# PROBLEMS TO SOLVE:
1. Can you retype, word for word, the part of the video comments that opens with the words containing "This channel success" and closes with "down memory lane!"?
2. Would you convert every line of the listing that follows the video comments into a JSON list of strings, one string per line, with blank lines dropped and the pictures left out?

# EXTRACT:
This channel success is amazing. The content deserves more subscribers, however for how fast you grew, it's just pure amazing. Congratulations on the success Computer Clan.
While working at an ad agency in the 1990s, I remember the new Macs we got throughout the years. I distinctly remember the IT guy bringing the blue & white G3 into the design department, putting it onto the work island in the middle of the room, and showing how it opened up. I loved the design. I also realized how much of a pain in the ass my beige G3 now was to open compared to the B&W G3. I ended up waiting until the Quicksilver G4 to come out before I upgraded, which also shared the same flip-down access design. Such great machines. Thank you for a great video and I loved the input from the other guys as well.
I worked for Apple for 8 years, thanks for the walk down memory lane!
Great Video and looking forward to seeing you on Mac Yak tonight!

# SOURCE MATERIAL:
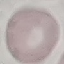
result: negative for malaria parasites
preparation: thin blood smear
stain: Giemsa
image_type: automatically extracted cell patch, resized to 64 × 64 pixels
capture: smartphone camera at the microscope eyepiece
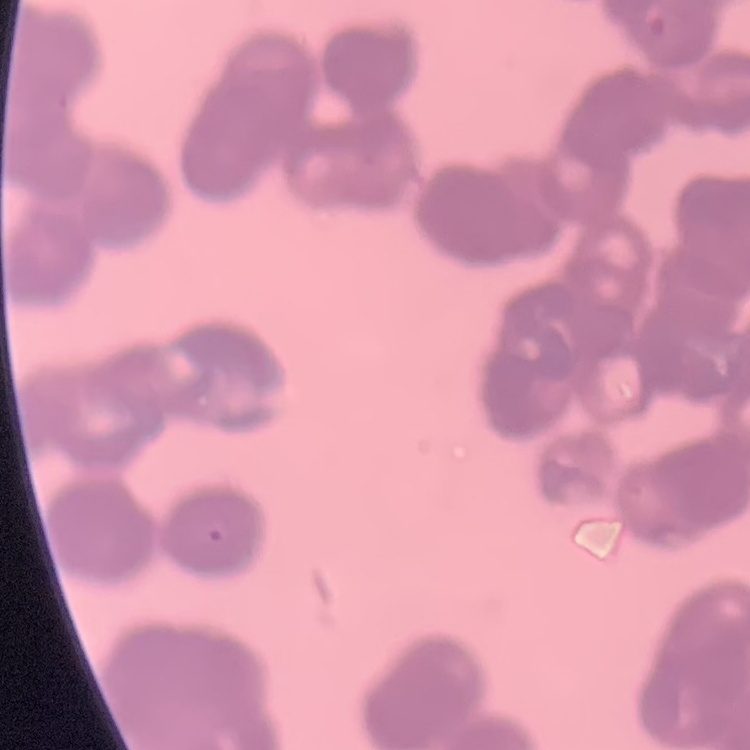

# RESULTS OF THE EXERCISE:
1.
This channel success is amazing. The content deserves more subscribers, however for how fast you grew, it's just pure amazing. Congratulations on the success Computer Clan.
While working at an ad agency in the 1990s, I remember the new Macs we got throughout the years. I distinctly remember the IT guy bringing the blue & white G3 into the design department, putting it onto the work island in the middle of the room, and showing how it opened up. I loved the design. I also realized how much of a pain in the ass my beige G3 now was to open compared to the B&W G3. I ended up waiting until the Quicksilver G4 to come out before I upgraded, which also shared the same flip-down access design. Such great machines. Thank you for a great video and I loved the input from the other guys as well.
I worked for Apple for 8 years, thanks for the walk down memory lane!

2.
[
  "result: negative for malaria parasites",
  "preparation: thin blood smear",
  "stain: Giemsa",
  "image_type: automatically extracted cell patch, resized to 64 × 64 pixels",
  "capture: smartphone camera at the microscope eyepiece"
]